**Provided text:**
##########

Crime Hot Spot Forecasting with Data from the Pittsburgh [Pennsylvania] Bureau of Police, 1990-1998 (ICPSR 3469)

Published: Aug 7, 2015 View help for published

Principal Investigator(s): View help for Principal Investigator(s)
Wilpen L. Gorr, Carnegie Mellon University; Andreas Olligschlaeger, Carnegie Mellon University

https://doi.org/10.3886/ICPSR03469.v1

Version V1

This study used crime count data from the Pittsburgh, Pennsylvania, Bureau of Police offense reports and 911 computer-aided dispatch (CAD) calls to determine the best univariate forecast method for crime and to evaluate the value of leading indicator crime forecast models.

The researchers used the rolling-horizon experimental design, a design that maximizes the number of forecasts for a given time series at different times and under different conditions. Under this design, several forecast models are used to make alternative forecasts in parallel. For each forecast model included in an experiment, the researchers estimated models on training data, forecasted one month ahead to new data not previously seen by the model, and calculated and saved the forecast error. Then they added the observed value of the previously forecasted data point to the next month's training data, dropped the oldest historical data point, and forecasted the following month's data point. This process continued over a number of months.

A total of 15 statistical datasets and 3 geographic information systems (GIS) shapefiles resulted from this study.

##########

**Set exercise 1:**
Write out the stretch of the study description from "The researchers used" through "number of months.".
**Set exercise 2:**
Answer these questions from the study description:
(a) On what date was the study published?
(b) How far ahead did each forecast model forecast?
(c) How many geographic information systems (GIS) shapefiles resulted from the study?

**Source excerpt:**
##########

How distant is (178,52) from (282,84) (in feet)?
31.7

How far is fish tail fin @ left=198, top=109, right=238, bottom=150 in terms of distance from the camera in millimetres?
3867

##########

**Finished answer 1:**
The researchers used the rolling-horizon experimental design, a design that maximizes the number of forecasts for a given time series at different times and under different conditions. Under this design, several forecast models are used to make alternative forecasts in parallel. For each forecast model included in an experiment, the researchers estimated models on training data, forecasted one month ahead to new data not previously seen by the model, and calculated and saved the forecast error. Then they added the observed value of the previously forecasted data point to the next month's training data, dropped the oldest historical data point, and forecasted the following month's data point. This process continued over a number of months.

**Finished answer 2:**
(a) Aug 7, 2015
(b) One month ahead
(c) 3